Coffee shops love to say they want to “educate customers.” It sounds noble, but it is one of the fastest ways to lose people. Customers are not looking for a classroom when they walk into your café. They are looking for connection, comfort, and discovery. If your marketing centers on education, you risk putting yourself in the role of teacher and your customer in the role of student. That creates distance, not loyalty.
This is where many cafés misunderstand the story they are telling. Donald Miller’s StoryBrand framework points out that in every story there is a hero and a guide. The hero is the one with the problem. The guide is the one who helps them succeed. When you say you are here to “educate,” you cast yourself as the hero, the one with all the knowledge. Your customer is pushed into the background. But customers are not searching for another hero. They are looking for a guide.
Why “education” drives customers away
Think about your own life. How often do you want to be taught by a stranger? When you step into a café, you want to feel seen, not schooled. You want a coffee that fits your mood, a space where you belong, a moment of clarity in your day. That makes you the hero of your story. If the café insists on being the teacher, the story becomes one-sided.
The best coffee marketing strategies rest on empathy and authority. Empathy says, “We get you. We know what your mornings feel like.” Authority says, “We can help you find a coffee that matches that need.” Together, they invite the customer to be the hero, while the café takes the role of the trusted guide.
How to replace “education” with guidance
There are simple shifts any café can make.
Instagram bios
Typical: “Award-winning roaster educating customers since 2011.”
Better: “Helping coffee lovers discover better coffee every day.”
The first is about you. The second is about them.
Menu descriptions
Typical: “Our baristas will educate you on single origins.”
Better: “Taste coffees that highlight unique regions and flavors, without the jargon.”

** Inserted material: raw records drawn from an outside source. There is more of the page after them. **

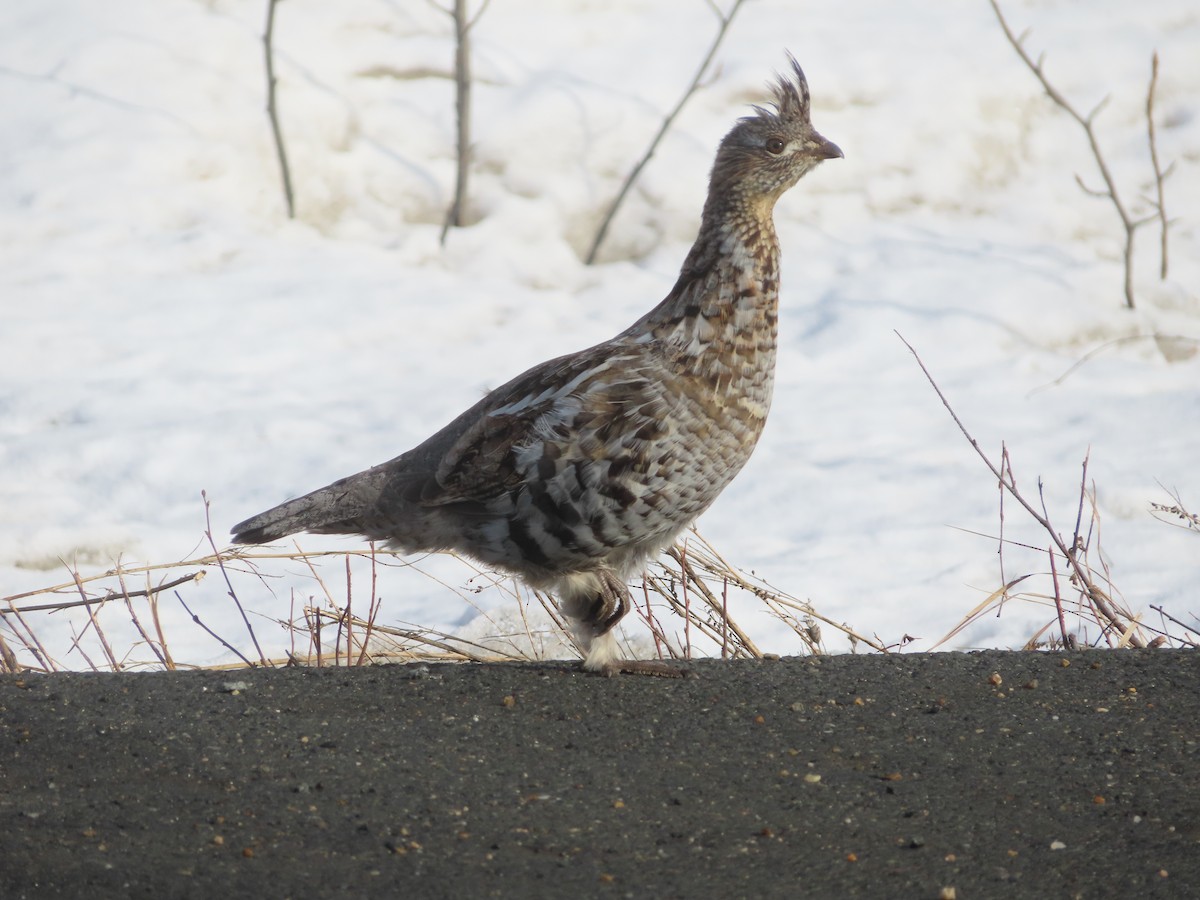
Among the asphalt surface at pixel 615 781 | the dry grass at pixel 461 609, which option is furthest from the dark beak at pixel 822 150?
the asphalt surface at pixel 615 781

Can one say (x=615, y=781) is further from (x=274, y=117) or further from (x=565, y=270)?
(x=274, y=117)

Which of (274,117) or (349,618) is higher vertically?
(274,117)

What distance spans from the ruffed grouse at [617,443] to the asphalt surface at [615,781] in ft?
1.25

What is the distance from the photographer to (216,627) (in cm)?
629

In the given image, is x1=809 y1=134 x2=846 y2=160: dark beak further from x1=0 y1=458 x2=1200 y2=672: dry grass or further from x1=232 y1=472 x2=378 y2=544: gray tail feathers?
x1=232 y1=472 x2=378 y2=544: gray tail feathers

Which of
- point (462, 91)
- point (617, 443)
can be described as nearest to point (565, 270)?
point (462, 91)

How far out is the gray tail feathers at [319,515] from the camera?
4.39 meters

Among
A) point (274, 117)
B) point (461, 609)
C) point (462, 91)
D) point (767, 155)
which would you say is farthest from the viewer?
point (462, 91)

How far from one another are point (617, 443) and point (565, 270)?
20.7 feet

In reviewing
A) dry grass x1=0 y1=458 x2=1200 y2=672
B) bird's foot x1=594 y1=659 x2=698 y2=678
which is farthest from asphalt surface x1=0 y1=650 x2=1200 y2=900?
dry grass x1=0 y1=458 x2=1200 y2=672

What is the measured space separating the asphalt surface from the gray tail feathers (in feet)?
1.77

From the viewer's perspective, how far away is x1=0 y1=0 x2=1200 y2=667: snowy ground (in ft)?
24.8

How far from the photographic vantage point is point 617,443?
3979 mm

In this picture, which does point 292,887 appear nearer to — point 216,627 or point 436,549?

One assumes the customer needs lessons. The other invites them into discovery.
Websites
Typical: “Our mission is to educate the public about coffee.”
Better: “Find coffee you love, with no guesswork.”
The second headline puts the customer’s need first.
A quick exercise for café owners
Print out your Instagram bio, your menu, and your homepage. Circle every time you see the word “educate” or any phrase that makes you the teacher. Then rewrite those lines with your customer as the focus. If your language positions you as the hero, it is time to flip the story.
What to remember
“Education” sounds positive, but it sets the wrong frame. It places the café above the customer instead of beside them. Your customer does not need a lecture. They need a guide who helps them discover new tastes, new rituals, and new moments of joy.
The cafés that grow are the ones that stop teaching and start guiding.
Call to action
Look at your website, your menu, and your social media today. Where are you trying to educate? Rewrite those lines. Let your customer be the hero. Your job is to be the guide.